Rewriting how complex software evolves 

Vanderbilt computer engineers are leading a nearly $9 million project to fundamentally change how complex software systems such as those used in airplanes, logistics, satellites, nuclear power plants and other critical infrastructure evolve.

They want to develop technologies that capture the intentions of software engineers and enable rapid code generation that supports continual adaptation and evolution of software-enabled systems.

“You can’t throw them out and start from scratch,” said Gabor Karsai, professor of computer engineering, computer science and electrical engineering, who leads the effort. “You may have new requirements and new features or new hardware and network platforms, but you don’t want to mess up what you already have.”

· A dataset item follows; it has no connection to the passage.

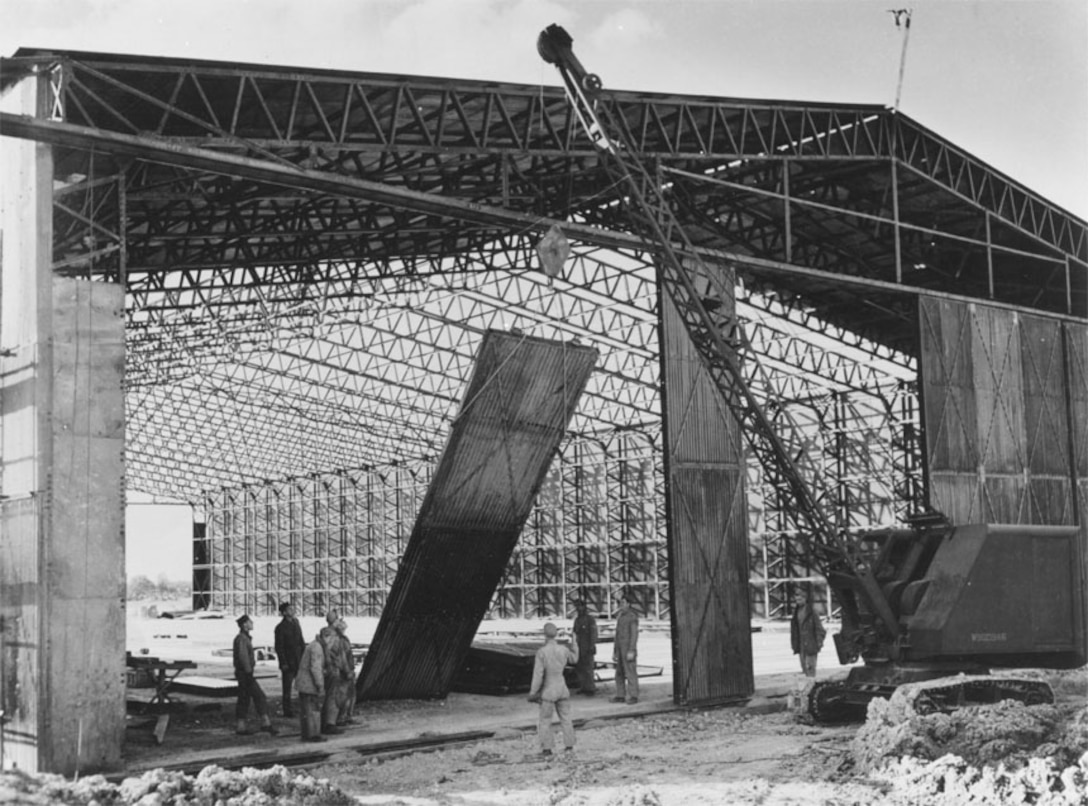 Members of an Engineer battalion building a hangar at an airdrome somewhere in England, swing a 1,500 pound door into place. 1943 (A-57785 A.C.)
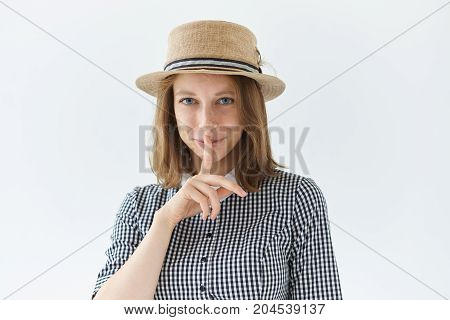 Studio shot of enigmatic beautiful romantic young freckled lady wearing collar dress and retro hat smiling mysteriously holding finger at her lips asking to keep something a secret. Body language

The $8.8 million project is one of four funded by DARPA and the Air Force Research Laboratory. The main idea is that changes in the requirements will result in the developer making changes in the models that will result in changes in the generated artifacts, or changes in the target system, Karsai said. And these derived changes should take place with minimal human involvement.

“We consider software development as a continuous process, where the software is undergoing sustained change, improvement and extension,” Karsai said. “Our goal is to build the tools to support this.”

Working with Vanderbilt on the four-year project is the Kestrel Institute, a nonprofit computer science research center located in Palo Alto’s Stanford Research Park. The proposed new framework—Model-based Intent-Driven Adaptive Software—requires more intense work at the outset, including mathematical verification and validation, which has been at the end of the process.